Bab.18 ruang

22 10 15
                                    

Samuel tersenyum kikuk saat mendengar pernyataan Ayah Nata. Duduk bersebelahan dengan pria yang begitu tegas dan berpengaruh membuatnya sedikit gugup, meskipun ia berusaha menyembunyikannya. Di sebelahnya, Ayah Nata tampak santai, namun ada nada keseriusan di setiap ucapannya. Sementara itu, Nata duduk di hadapan mereka, menatap Samuel dengan tatapan jengkel. Kehadiran pria itu begitu mendadak, dan posisinya yang dekat dengan Ayahnya hanya memperburuk suasana hatinya.

"Jadi, Nata, kenalkan, ini Samuel," Ayah Nata memulai dengan suara berat tapi tenang. "Dia yang akan bekerja sama dengan perusahaan kita ke depannya."

Samuel mengangguk dengan sopan, menatap Nata dan ibunya yang duduk di sampingnya. "Senang bertemu dengan Anda, Nata. Dan tentu saja, Ibu, terima kasih atas sambutannya," ucap Samuel, mencoba terdengar lebih percaya diri meskipun senyumnya masih kikuk.

Nata hanya mengangguk kecil, merasa tidak nyaman dengan situasi ini. Dia melirik Samuel sejenak, lalu kembali fokus pada Ayahnya. "Jadi, Ayah, kenapa kamu tidak memberitahuku soal ini lebih awal?" Nada suaranya menunjukkan sedikit ketidakpuasan, tapi ia berusaha menjaga sopan santun.

Ayahnya tersenyum tipis, mengerti reaksi putrinya. "Samuel baru saja tiba, dan aku ingin memastikan semuanya berjalan lancar sebelum memberitahumu. Lagipula, ini urusan bisnis, bukan sesuatu yang perlu terlalu dipikirkan, Nata."
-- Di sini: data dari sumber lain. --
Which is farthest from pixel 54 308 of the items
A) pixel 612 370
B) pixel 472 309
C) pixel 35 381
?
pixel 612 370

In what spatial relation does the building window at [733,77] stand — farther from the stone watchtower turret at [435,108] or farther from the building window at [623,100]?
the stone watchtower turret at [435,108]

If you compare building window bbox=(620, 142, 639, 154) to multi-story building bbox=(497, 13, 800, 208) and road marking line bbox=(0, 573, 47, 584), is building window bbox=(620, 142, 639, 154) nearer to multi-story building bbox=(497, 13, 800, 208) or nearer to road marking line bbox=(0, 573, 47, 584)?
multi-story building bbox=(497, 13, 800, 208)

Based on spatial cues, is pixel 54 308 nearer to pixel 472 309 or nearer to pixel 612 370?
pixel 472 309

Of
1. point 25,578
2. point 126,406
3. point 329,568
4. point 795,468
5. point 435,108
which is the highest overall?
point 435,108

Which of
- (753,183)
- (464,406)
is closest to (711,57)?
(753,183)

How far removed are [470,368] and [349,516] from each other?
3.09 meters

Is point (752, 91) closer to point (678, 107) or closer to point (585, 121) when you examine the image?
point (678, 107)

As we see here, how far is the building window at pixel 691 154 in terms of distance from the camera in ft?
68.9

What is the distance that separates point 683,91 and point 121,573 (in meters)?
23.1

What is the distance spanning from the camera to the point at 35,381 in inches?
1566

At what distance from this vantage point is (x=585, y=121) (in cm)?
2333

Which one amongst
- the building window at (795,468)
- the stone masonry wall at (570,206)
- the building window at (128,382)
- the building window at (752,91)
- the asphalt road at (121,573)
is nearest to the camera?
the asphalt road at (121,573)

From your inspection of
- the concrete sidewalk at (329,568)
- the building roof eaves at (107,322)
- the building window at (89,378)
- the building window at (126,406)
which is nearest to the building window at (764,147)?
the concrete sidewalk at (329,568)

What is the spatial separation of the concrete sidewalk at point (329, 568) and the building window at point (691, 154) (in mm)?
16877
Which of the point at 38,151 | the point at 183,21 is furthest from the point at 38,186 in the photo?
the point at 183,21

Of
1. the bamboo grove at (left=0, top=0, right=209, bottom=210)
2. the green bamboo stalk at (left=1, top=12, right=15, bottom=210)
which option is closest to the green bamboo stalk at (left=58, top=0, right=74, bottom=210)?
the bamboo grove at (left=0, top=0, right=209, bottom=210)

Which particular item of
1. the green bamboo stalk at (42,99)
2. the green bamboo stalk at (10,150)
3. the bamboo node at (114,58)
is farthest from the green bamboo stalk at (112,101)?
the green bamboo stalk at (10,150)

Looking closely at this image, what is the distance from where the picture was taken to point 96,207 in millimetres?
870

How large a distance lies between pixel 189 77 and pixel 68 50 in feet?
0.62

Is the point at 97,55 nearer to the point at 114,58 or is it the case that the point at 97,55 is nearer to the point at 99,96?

Nata menghela napas, masih merasa jengkel. Dia tidak suka kejutan, apalagi yang berkaitan dengan perusahaan keluarganya. Apalagi irah itu adalah Samuel mantan pacar online nya. Ini adalah kali pertama mereka bertemu tanpa kesengajaan setelah putus beberapa minggu terkahir.. Sementara itu, Samuel hanya bisa diam, menunggu suasana menjadi sedikit lebih ringan.

"Saya harap bisa membantu perusahaan Anda berkembang lebih jauh, dan saya siap bekerja sama dengan baik," ujar Samuel, mencoba memecahkan keheningan dengan suara yang tenang. Namun, Nata hanya mengangguk kecil lagi, tetap tidak terlalu tertarik dengan kehadirannya.

"Semoga saja," jawab Nata dengan singkat, lalu menatap Ayahnya, berharap percakapan ini segera berakhir.

Bunda Nata tersenyum tipis, mempersilakan Samuel untuk menikmati hidangan yang telah tersaji di meja.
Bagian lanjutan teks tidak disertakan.